05 Damage Tier Analysis

When a flaggable command is generated, the estimated distribution of potential damage severity is as follows. Probabilities are conditional on a flaggable command having been generated.

Tier	Representative Example	Est. Share	Recovery Outlook
Recoverable	`rm -rf` on wrong path catches live config or data	~50–60%	Hours to days, with backups
Serious / partial loss	`cp` or `mv` silently overwrites production files; deploy stomps shared state	~20–30%	Selective; some data unrecoverable
Catastrophic	Recursive delete targeting `/`, a mounted volume, or shared NFS path	~5–10%	Full restore from backup required

The silent error problem

The simulation highlighted a damage category that is particularly difficult to detect and unwind: the silent partial error. This is a command that executes without producing any error — and therefore without triggering any alert — but leaves the system in a subtly incorrect state. Examples include:

A cp or mv that overwrites a production file with an older version, silently
A deployment step that assumes a prior cleanup completed, when it did not
A git operation that appears to succeed but leaves a branch or tag in an inconsistent state

Why this mattersThese errors are dangerous precisely because production continues normally in their wake. The damage surfaces hours or days later — often outside any audit window — and may require extensive forensic reconstruction to unwind. This class of error represents the strongest argument for pre-execution policy evaluation rather than post-execution monitoring. By the time post-execution monitoring fires, the incorrect state is already established and propagating.

06 Empirical Validation

Pending — In Progress

RunPod Empirical Test Results

The simulation above is the hypothesis. Controlled empirical testing against isolated RunPod instances is underway. Test runs will systematically prompt multiple model profiles with CI/CD automation goals, pipe the resulting JSON plans through AIShell-Gate, and record policy decisions — allow, deny, confirmation level, risk score — for each generated command.

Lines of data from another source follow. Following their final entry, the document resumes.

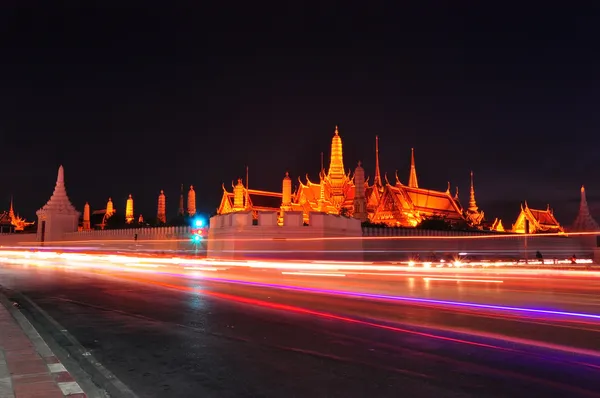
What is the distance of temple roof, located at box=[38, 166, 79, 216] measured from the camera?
218ft

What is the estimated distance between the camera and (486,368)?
6.05 m

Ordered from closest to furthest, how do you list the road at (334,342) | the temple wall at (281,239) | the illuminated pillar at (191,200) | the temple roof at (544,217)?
the road at (334,342)
the temple wall at (281,239)
the temple roof at (544,217)
the illuminated pillar at (191,200)

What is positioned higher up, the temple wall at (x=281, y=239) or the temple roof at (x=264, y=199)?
the temple roof at (x=264, y=199)

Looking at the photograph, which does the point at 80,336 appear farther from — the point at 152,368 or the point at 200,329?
the point at 152,368

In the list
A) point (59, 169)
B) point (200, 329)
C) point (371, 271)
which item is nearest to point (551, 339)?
point (200, 329)

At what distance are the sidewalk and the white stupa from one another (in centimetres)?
6270

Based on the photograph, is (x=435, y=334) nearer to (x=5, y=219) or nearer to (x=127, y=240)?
(x=127, y=240)

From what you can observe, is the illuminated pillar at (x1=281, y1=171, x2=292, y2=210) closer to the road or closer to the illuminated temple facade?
the illuminated temple facade

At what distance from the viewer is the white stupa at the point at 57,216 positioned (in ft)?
215

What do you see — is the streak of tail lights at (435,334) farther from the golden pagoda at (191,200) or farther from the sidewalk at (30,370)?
the golden pagoda at (191,200)

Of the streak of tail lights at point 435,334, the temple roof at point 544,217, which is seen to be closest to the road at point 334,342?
the streak of tail lights at point 435,334

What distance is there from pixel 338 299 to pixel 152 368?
7474mm

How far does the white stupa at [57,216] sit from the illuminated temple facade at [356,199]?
19.3 m

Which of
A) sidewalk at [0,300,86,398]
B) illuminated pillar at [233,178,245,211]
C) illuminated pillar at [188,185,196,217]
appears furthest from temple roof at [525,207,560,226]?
sidewalk at [0,300,86,398]
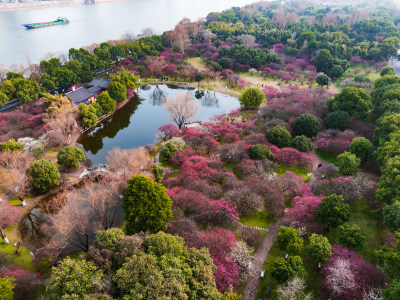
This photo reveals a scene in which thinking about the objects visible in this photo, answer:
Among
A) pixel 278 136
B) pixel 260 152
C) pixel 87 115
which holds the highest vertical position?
pixel 87 115

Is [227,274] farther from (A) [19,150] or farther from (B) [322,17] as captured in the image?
(B) [322,17]

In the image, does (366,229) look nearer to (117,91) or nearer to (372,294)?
(372,294)

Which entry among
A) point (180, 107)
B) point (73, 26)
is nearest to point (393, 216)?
point (180, 107)

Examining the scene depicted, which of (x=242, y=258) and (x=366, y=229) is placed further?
(x=366, y=229)

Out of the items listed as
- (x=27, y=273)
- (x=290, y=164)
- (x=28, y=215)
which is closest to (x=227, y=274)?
(x=27, y=273)

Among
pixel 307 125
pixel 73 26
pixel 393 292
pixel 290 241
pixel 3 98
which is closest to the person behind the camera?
pixel 393 292

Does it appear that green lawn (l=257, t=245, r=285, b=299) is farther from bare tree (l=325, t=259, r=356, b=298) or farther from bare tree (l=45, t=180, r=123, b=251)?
bare tree (l=45, t=180, r=123, b=251)

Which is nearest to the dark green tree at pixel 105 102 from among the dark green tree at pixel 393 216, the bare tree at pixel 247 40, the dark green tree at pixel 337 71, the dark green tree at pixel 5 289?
the dark green tree at pixel 5 289
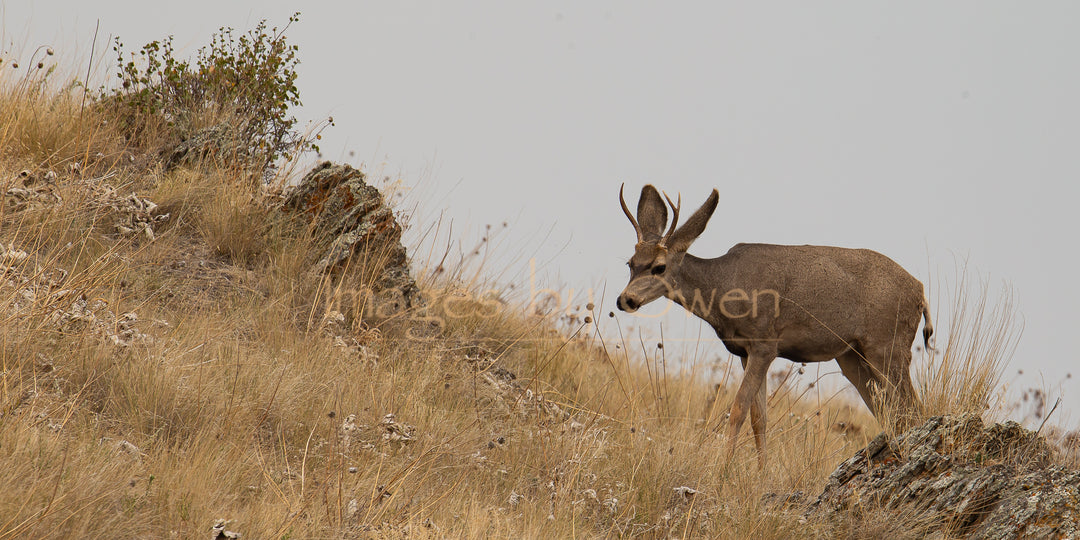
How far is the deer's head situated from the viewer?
754 cm

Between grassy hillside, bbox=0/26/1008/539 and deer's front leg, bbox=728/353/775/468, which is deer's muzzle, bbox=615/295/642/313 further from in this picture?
deer's front leg, bbox=728/353/775/468

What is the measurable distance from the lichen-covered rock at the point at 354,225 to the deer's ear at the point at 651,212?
7.39 ft

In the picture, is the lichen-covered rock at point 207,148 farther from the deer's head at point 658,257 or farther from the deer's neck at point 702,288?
the deer's neck at point 702,288

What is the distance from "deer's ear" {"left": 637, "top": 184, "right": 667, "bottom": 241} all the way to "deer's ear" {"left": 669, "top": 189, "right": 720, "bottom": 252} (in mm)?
250

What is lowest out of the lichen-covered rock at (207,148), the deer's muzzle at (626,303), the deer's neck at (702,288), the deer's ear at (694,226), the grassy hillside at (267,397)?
the grassy hillside at (267,397)

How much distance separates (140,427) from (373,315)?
317 centimetres

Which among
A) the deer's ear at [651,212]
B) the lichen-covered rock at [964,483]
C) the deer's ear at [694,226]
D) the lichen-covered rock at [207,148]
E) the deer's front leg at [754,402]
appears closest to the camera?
the lichen-covered rock at [964,483]

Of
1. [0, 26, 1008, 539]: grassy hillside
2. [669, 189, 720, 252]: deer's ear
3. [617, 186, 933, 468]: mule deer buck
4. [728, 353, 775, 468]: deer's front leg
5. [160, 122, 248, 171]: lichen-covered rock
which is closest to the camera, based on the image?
[0, 26, 1008, 539]: grassy hillside

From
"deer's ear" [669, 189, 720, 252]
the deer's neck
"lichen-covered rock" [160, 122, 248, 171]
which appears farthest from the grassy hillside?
"deer's ear" [669, 189, 720, 252]

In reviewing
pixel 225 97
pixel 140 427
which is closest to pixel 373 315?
pixel 140 427

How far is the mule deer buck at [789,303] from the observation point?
7383 mm

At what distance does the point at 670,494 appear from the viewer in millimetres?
6043

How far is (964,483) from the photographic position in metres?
5.38

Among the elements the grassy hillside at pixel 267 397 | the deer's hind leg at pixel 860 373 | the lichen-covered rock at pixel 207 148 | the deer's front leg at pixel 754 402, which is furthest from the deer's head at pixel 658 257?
the lichen-covered rock at pixel 207 148
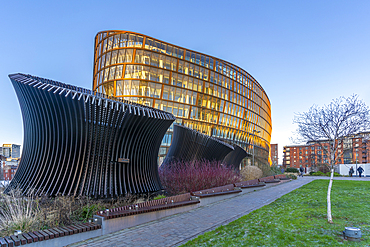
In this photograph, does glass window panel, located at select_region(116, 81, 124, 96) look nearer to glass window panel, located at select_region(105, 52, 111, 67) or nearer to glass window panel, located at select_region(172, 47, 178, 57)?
glass window panel, located at select_region(105, 52, 111, 67)

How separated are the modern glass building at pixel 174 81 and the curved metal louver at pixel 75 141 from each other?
27.8 meters

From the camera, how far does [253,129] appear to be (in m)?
56.0

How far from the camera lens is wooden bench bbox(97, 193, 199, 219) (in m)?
6.40

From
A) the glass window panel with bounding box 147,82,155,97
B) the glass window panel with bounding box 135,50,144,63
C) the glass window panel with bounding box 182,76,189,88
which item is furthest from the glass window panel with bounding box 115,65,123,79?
the glass window panel with bounding box 182,76,189,88

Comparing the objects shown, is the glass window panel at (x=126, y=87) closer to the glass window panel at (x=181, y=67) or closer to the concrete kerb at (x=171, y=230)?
the glass window panel at (x=181, y=67)

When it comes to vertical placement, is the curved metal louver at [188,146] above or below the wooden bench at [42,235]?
above

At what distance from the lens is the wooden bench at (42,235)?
4547 mm

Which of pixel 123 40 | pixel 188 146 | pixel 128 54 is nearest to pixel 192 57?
pixel 128 54

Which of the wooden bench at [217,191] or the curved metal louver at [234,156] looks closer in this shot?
the wooden bench at [217,191]

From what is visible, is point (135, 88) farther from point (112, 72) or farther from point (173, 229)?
point (173, 229)

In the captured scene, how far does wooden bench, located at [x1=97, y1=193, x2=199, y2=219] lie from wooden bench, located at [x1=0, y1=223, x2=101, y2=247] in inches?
24.8

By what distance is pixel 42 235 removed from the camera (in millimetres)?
4875

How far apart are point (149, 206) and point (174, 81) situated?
3380 centimetres

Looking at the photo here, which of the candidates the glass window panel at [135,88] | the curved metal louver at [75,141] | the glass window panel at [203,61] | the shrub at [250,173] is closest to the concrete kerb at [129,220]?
the curved metal louver at [75,141]
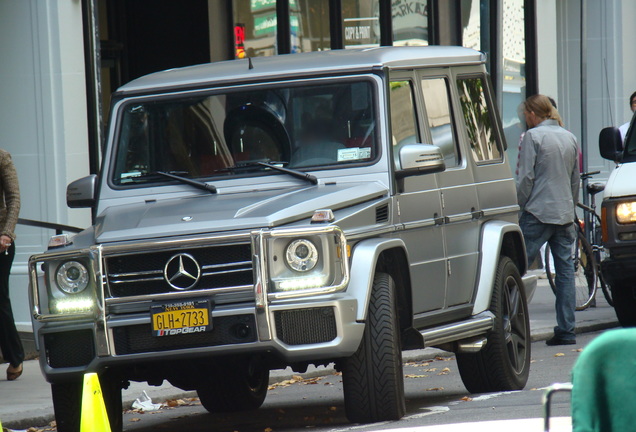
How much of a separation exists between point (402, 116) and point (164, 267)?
6.51ft

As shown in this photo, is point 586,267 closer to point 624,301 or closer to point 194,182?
point 624,301

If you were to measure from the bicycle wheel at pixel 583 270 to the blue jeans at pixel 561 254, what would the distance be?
2.31 m

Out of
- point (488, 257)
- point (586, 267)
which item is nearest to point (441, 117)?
point (488, 257)

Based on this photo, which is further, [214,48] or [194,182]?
[214,48]

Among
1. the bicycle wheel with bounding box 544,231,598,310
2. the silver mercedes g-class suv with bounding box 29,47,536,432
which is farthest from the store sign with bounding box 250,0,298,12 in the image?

Results, methodology, and any deviations from the simulated estimates will be published here when the test series is complete. This section will be replaced with the empirical data.

status: test environment in preparation · results: pending

07 Policy Gate Validity

The simulation confirms that the AIShell-Gate architecture addresses the primary risk vector: the plausible but destructive command. The key observations:

The most dangerous commands are not obviously malicious — they are contextually reasonable commands with a wrong path, missing guard, or overly broad operand
CI/CD contexts are high-risk because they combine legitimate destructive operations with implied urgency, which pushes models toward confidence over caution
Prompt quality has a significant effect but does not eliminate the risk at any model scale
A policy gate operating at the pre-execution boundary is the correct architectural response: it catches intent, not just syntax

The simulation also notes the boundary of what a policy gate provides. It evaluates what a command is before execution; it does not intercept what the command does while running. AIShell-Gate is correctly positioned as a complement to OS-level access controls and audit logging — not a replacement for either.

08 Conclusion

The probability that an LLM generates at least one policy-flaggable command in a complex CI/CD plan is material across all model profiles — and rises sharply with reduced prompt quality or model capability. The most consequential risk is not catastrophic immediate failure but the silent partial error, which can persist undetected in production for days.

AIShell-Gate's architecture — deterministic policy evaluation as a hard boundary before Unix execution — directly addresses this risk. This simulation supports its deployment as a standard layer in any AI-assisted automation pipeline operating on production infrastructure. The empirical test series in §6 will either validate or revise these figures.